Subject: Question about Brookhaven care team
Hello Brookhaven Care Team,
I have a question about who is involved in the patient’s care plan.
Patient name:
[Full name]
Patient date of birth:
[DOB]
Unit or room, if known:
[Unit / room / not sure]
Requester name:
[Your full name]
Relationship to patient:
[Patient / family member / caregiver / guardian / support person / legal representative / other]
Question:
[Who is the provider / therapist / social worker / case manager / nurse / care team contact / not sure]
What I need help with:
[Medication question / therapy question / care plan review / discharge planning / support-person involvement / observation status / belongings / visitor question / other]
Is this urgent or needed today?
[Yes / No]
If yes, explain:
[Safety / medication side effects / discharge today / severe symptoms / transportation / other]
Does the patient agree to support-person involvement?
[Yes / No / not sure / patient cannot confirm right now]
Best callback number:
[Phone number]
Please let me know who can answer this question and how to contact the right team member.
If the concern is urgent
Do not wait for a portal reply or a scheduled care-team review if the concern affects immediate safety, severe medication side effects, self-harm risk, harm-to-others risk, elopement risk, medical symptoms, same-day discharge, or whether the patient can safely stay on the unit.
- If the patient is on the unit, tell the assigned nurse or nearest staff member immediately.
- If the concern involves medication side effects, ask for clinical review.
- If discharge is happening today, ask to speak with the nurse, provider, social worker, or case manager before leaving.
- If the patient feels unsafe, tell staff immediately.
- If the patient is not on campus and there is immediate danger, use emergency services.
FAQ
Will I meet every member of my care team?
Not always.
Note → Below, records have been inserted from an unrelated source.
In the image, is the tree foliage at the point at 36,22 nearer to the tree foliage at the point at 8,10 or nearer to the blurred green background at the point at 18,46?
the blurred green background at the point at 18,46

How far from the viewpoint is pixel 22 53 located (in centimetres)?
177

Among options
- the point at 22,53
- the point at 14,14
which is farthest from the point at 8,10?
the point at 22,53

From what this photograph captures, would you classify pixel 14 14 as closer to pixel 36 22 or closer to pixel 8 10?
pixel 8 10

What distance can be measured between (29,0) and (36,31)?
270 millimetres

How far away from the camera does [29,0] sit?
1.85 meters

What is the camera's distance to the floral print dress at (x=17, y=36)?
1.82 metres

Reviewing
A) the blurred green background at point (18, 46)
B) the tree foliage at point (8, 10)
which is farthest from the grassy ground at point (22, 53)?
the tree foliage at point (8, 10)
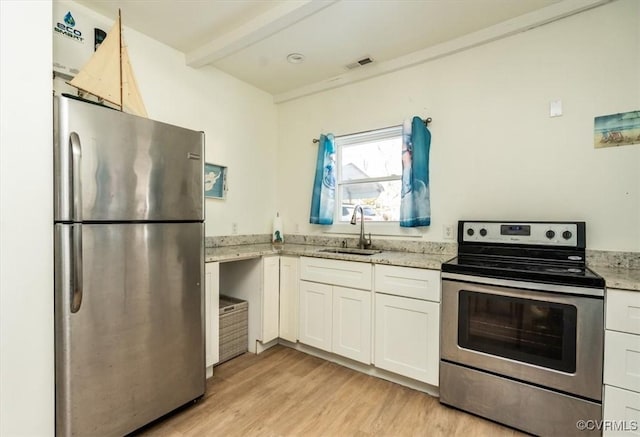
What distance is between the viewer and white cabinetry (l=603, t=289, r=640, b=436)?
146 cm

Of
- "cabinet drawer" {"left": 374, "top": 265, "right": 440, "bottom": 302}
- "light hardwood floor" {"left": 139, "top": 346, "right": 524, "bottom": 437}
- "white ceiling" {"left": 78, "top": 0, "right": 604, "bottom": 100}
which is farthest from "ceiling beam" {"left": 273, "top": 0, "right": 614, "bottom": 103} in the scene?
"light hardwood floor" {"left": 139, "top": 346, "right": 524, "bottom": 437}

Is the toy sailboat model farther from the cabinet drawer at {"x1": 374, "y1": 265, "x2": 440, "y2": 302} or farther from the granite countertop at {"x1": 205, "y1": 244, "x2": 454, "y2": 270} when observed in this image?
the cabinet drawer at {"x1": 374, "y1": 265, "x2": 440, "y2": 302}

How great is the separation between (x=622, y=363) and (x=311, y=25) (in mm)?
2750

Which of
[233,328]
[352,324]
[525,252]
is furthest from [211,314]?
[525,252]

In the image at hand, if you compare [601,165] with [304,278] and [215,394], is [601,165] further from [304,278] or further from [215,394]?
[215,394]

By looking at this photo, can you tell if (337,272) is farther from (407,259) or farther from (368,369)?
(368,369)

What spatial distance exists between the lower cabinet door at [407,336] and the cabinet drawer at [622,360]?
2.71ft

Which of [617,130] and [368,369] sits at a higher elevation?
[617,130]

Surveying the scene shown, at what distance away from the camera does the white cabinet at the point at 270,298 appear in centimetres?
271

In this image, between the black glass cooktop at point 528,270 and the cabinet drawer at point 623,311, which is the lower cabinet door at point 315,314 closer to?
the black glass cooktop at point 528,270

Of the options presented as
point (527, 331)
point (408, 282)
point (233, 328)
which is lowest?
point (233, 328)

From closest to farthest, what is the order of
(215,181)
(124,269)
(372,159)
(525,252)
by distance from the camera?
1. (124,269)
2. (525,252)
3. (215,181)
4. (372,159)

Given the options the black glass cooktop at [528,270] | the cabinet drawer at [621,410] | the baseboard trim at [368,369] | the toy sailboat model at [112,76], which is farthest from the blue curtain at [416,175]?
the toy sailboat model at [112,76]

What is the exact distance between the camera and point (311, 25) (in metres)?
2.25
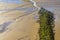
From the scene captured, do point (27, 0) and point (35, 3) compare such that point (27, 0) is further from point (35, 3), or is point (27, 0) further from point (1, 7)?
point (1, 7)

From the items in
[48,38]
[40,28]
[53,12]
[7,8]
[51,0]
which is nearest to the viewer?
[48,38]

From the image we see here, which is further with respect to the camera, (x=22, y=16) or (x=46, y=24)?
(x=22, y=16)

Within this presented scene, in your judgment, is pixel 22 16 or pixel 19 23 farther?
pixel 22 16

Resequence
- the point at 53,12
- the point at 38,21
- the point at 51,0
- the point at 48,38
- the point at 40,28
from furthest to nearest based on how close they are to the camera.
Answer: the point at 51,0 < the point at 53,12 < the point at 38,21 < the point at 40,28 < the point at 48,38

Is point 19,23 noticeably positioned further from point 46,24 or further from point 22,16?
point 46,24

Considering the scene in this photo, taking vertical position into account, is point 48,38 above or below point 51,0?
below

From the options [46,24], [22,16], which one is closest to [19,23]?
[22,16]

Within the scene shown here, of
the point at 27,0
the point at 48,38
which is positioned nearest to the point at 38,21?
the point at 48,38

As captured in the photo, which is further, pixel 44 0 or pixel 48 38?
pixel 44 0
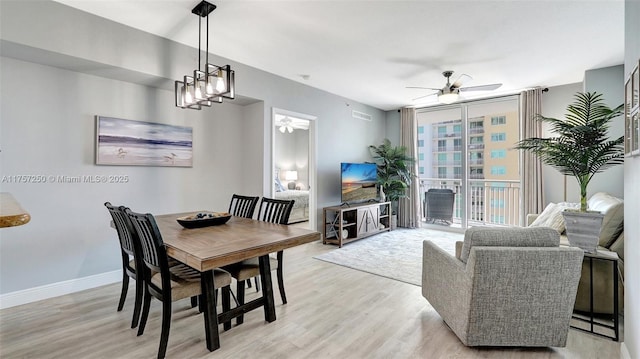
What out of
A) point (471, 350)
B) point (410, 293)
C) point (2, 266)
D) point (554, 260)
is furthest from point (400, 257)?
point (2, 266)

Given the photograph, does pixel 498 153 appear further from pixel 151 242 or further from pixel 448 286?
pixel 151 242

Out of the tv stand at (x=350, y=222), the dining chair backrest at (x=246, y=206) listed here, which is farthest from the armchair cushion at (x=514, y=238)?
the tv stand at (x=350, y=222)

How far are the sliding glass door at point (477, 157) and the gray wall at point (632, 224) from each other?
3.93 m

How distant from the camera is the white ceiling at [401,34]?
2.55m

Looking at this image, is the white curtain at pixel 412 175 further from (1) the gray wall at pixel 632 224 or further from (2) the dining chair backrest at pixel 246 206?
(1) the gray wall at pixel 632 224

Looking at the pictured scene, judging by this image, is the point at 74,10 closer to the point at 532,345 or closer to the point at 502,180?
the point at 532,345

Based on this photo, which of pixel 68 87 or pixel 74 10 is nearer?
pixel 74 10

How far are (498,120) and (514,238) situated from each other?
4442 millimetres

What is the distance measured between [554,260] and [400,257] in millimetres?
2395

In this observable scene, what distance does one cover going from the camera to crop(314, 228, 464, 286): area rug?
11.5 ft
Some team members work directly with the patient, while others review specific parts of the plan or help with discharge, medication, programming, or support needs.
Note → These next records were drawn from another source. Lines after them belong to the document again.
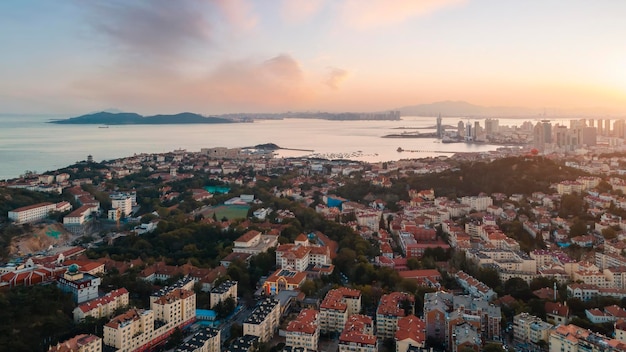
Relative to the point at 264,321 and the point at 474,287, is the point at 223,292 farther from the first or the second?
the point at 474,287

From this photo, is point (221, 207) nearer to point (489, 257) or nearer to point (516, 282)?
point (489, 257)

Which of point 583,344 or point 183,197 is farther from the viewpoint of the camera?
point 183,197

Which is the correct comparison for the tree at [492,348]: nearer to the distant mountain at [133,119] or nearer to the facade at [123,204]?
the facade at [123,204]

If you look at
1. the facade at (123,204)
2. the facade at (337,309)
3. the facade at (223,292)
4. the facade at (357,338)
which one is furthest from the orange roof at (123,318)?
the facade at (123,204)

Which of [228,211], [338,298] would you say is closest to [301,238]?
[338,298]

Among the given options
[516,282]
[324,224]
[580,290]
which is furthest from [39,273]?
[580,290]

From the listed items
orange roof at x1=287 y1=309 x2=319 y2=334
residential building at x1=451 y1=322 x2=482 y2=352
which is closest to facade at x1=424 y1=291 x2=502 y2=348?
residential building at x1=451 y1=322 x2=482 y2=352

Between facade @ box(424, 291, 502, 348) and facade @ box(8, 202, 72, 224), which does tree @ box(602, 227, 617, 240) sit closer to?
facade @ box(424, 291, 502, 348)

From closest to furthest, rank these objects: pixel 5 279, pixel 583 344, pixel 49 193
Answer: pixel 583 344, pixel 5 279, pixel 49 193
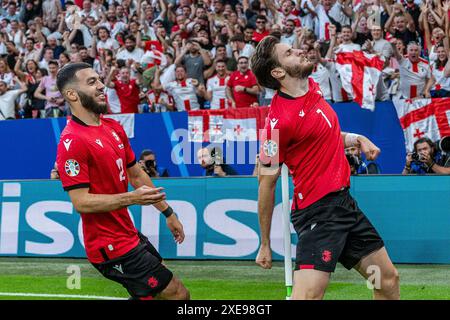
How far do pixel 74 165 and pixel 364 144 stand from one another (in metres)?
2.20

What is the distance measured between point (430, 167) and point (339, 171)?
23.9ft

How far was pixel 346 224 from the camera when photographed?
6352 mm

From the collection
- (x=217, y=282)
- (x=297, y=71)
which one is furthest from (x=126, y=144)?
→ (x=217, y=282)

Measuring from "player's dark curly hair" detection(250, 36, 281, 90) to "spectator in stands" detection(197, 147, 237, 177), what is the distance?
7.76 metres

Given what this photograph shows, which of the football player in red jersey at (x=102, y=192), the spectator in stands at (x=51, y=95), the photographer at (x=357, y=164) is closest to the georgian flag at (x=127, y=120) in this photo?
the spectator in stands at (x=51, y=95)

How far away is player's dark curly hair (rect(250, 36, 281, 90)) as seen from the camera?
21.9 ft

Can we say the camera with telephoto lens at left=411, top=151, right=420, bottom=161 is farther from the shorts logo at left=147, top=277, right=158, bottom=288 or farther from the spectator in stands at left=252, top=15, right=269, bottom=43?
the shorts logo at left=147, top=277, right=158, bottom=288

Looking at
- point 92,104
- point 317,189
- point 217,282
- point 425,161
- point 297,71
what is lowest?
point 217,282

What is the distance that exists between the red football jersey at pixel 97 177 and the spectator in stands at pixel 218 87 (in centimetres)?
1104

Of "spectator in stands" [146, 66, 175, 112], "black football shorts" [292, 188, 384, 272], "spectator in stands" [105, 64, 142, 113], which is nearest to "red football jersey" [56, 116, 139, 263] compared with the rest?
"black football shorts" [292, 188, 384, 272]

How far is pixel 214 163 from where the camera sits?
1528cm

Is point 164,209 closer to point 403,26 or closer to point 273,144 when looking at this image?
point 273,144

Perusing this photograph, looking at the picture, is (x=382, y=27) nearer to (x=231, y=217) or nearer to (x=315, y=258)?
(x=231, y=217)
Who should I ask if I do not know who to talk to?
Start with the assigned nurse, unit staff, or Patient Services. They can help route the question to the right care-team member.
Can I request a different care-team member?
You can share concerns and ask whether a change is possible. Assignment changes may depend on staffing, clinical needs, care continuity, scheduling, and unit availability.
Can my family or support person speak with the care team?
Sometimes. Brookhaven may need patient permission before sharing care details. A support person can usually share concerns with staff, even when Brookhaven cannot share information back.
Who helps with discharge planning?
Discharge planning may involve the provider, nurse, social worker, case manager, therapist, support person, pharmacy, and outpatient care contacts.
Who should I tell if I feel unsafe?
Tell the assigned nurse, nearest staff member, or unit desk immediately. Do not wait for a provider review, therapy session, portal reply, or scheduled meeting.
The care team met without the patient. The patient was already there.